## What to produce
Show each line of the records that contains the word "scene", copying those lines unchanged.

## Input data
__________

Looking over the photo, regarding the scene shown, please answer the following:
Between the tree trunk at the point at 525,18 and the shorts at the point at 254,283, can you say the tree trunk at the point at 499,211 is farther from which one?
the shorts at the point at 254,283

__________

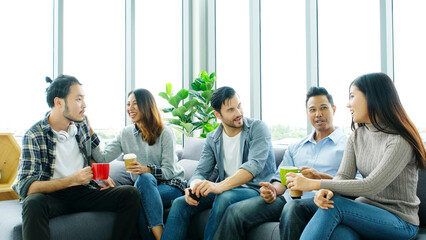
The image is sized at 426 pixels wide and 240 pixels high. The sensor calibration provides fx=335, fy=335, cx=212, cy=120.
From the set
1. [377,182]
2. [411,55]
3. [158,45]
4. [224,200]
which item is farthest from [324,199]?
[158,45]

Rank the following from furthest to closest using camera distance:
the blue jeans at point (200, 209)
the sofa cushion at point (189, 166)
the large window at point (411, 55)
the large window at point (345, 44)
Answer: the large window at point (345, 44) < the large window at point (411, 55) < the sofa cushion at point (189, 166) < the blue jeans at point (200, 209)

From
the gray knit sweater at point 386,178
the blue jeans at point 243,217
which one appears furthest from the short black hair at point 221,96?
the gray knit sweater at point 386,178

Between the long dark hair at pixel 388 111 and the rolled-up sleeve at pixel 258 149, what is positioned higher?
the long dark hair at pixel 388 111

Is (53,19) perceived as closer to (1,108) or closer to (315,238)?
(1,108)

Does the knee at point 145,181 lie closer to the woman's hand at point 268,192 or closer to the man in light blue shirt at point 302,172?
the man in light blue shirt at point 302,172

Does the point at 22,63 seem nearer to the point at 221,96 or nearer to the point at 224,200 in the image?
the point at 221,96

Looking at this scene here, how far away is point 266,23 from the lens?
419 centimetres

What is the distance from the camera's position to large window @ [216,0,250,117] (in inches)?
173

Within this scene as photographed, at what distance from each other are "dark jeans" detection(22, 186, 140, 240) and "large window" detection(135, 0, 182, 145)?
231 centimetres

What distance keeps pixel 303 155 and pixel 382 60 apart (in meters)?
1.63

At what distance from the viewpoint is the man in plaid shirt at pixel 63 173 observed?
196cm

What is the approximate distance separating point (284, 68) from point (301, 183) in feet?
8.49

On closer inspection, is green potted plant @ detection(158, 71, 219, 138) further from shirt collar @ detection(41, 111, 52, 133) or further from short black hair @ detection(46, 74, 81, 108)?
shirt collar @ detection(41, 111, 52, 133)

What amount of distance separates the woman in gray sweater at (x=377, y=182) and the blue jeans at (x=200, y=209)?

__________

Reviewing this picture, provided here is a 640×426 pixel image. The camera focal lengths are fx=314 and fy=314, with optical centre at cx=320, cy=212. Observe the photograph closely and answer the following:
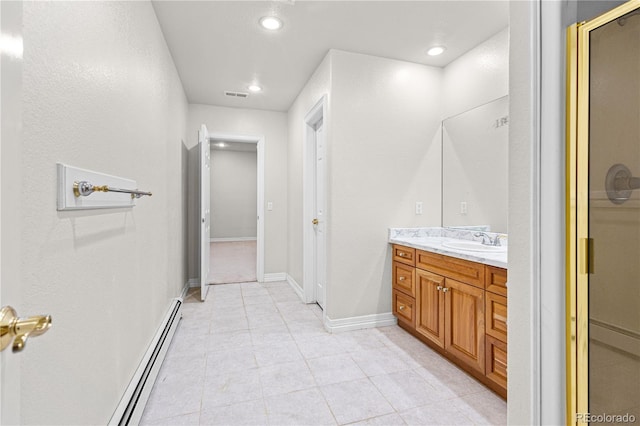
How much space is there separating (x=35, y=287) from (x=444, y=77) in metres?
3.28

__________

## Solved problem
Looking over the photo, regarding the scene shown, please answer the following:
Looking at this scene here, how far away is point 266,23 from the lens?
Within this scene as photographed, at what distance from each other are "dark jeans" detection(22, 186, 140, 240) and "large window" detection(135, 0, 182, 145)?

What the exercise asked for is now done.